I’m going to take you back to Sunday morning. My husband is doing some quick grocery shopping and I’m with the 2 boys in the cafe, sipping some coffee while they are eating their bagels. We just left Lowe’s to get some more wood for our Ninja Warrior course we are building downstairs and remembered that we needed a few things. Luckily, the grocery store is right there AND there is a place for me and the boys to hang out – because it never goes well when all 4 of us go shopping at the same time.

Saturday night (the previous night) was another Republican debate and the TV channel had on a Sunday morning talk show. They were showing replays from the debate the night before and my older son, who is 8, asked me who I was going to vote for. Full disclosure, I voted for Obama – both times. And I voted for Charlie Baker, who is a Republican governor here in Massachusetts. So, fair question since in the past 4 years my kids have seen me vote for a Democrat and Republican.

Before I could give a response, my son asked: “Mama, is it true the Trump wants to build a wall to Mexico? Why would he do that?”

And then, “Mama, aren’t you going to vote for Hillary because she is a women? She would be the first woman president and that would be cool.”

And then my younger son chimed in, “Mama, wasn’t Bush already President – or maybe it was his brother?”

“No, it was his dad who was President.’ [Older son]

“But see that commercial, his brother was President, too!” [Younger son]

At this point, I was smiling and even chuckling.

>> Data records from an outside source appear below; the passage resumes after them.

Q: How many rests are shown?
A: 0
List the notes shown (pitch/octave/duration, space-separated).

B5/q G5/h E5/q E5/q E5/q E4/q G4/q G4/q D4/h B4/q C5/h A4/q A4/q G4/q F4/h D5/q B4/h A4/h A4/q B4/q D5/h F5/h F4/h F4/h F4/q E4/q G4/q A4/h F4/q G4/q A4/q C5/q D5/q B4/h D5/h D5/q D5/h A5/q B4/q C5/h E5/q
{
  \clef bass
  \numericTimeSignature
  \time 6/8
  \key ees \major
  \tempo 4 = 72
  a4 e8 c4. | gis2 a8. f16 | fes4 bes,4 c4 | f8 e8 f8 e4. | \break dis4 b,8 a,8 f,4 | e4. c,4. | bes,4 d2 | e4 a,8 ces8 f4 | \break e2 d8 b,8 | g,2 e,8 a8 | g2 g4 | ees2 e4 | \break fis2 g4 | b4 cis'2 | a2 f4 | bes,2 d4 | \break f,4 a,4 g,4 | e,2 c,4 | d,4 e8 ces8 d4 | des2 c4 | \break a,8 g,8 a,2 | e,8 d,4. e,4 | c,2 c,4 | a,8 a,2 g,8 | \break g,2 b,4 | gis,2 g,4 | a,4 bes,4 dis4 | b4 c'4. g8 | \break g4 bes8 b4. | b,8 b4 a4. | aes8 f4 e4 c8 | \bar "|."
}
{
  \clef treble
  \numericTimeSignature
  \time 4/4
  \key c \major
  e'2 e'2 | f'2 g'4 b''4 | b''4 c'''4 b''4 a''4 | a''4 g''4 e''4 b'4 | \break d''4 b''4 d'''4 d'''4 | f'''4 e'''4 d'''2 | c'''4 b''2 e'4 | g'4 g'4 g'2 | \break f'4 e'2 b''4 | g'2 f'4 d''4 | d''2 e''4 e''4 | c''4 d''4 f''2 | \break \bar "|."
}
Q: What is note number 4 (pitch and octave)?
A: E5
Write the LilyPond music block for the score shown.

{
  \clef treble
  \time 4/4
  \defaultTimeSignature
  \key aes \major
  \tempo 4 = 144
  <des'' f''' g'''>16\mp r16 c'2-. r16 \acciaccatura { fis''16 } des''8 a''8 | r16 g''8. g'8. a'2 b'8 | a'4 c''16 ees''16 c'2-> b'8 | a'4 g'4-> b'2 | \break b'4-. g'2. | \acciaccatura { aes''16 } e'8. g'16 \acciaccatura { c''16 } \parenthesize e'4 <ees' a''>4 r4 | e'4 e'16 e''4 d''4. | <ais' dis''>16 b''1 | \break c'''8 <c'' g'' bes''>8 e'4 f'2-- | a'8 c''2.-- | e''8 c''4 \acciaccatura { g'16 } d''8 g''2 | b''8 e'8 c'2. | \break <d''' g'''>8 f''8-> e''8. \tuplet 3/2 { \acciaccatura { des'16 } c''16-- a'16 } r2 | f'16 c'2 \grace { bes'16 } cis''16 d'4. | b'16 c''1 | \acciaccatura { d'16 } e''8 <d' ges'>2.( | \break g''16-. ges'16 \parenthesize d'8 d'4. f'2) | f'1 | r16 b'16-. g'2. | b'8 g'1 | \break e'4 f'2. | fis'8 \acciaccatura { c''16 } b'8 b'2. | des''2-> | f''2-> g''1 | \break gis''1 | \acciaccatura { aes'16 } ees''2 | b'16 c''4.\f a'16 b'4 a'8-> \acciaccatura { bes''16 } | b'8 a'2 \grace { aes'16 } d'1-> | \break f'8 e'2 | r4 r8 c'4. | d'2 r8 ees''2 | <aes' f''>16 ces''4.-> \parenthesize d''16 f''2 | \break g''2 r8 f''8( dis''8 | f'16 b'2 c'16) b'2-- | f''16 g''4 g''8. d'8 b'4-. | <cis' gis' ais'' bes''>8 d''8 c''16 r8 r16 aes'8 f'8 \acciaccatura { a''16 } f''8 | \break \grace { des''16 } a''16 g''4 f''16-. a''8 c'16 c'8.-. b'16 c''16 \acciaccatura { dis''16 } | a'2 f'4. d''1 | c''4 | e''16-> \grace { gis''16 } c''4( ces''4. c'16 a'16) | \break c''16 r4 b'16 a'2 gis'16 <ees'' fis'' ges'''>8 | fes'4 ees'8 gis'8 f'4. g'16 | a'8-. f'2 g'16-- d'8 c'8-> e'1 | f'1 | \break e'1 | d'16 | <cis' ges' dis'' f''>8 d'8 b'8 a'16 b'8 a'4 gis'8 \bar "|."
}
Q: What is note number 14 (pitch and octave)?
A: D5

And almost simultaneously, they both said “Mama, who should be President of the United States?”

Wow! And just like that, they brought back a reality check. I was honest with them and said I really don’t know who I will vote for [because I don’t]. There are a lot of things to consider – who the person is, who is on the team around that person, their advisors, etc., if I respect them, if I feel I can trust them to make solid decisions, etc. I usually lose them at this point, mostly because I don’t give an immediate answer and share my train of thought with them. But this time they stayed – and they were listening.

We ended up having a 20 minute conversation about who is running for President, what they think about them and who they think I should vote for.

As an aside, they were outraged to find out that individual votes don’t count in the general election and that whoever gets the most votes in each state counts. I agree with them on that point because that is an excuse I hear from people who don’t vote, at least in Massachusetts, as we tend to run as a Blue state in general elections and often times Red for Governor races. Why vote since whoever the democrat is will win MA? At least for the general elections…

But getting back to the story on Sunday, all of this is a long way of saying, the honest conversations may not always be the easiest ones to have but they are definitely the ones with the most impact.

And I can say this, when my kids ask me, “Mama, what do you think?” they know that while they won’t always get a short answer, they will get an honest one.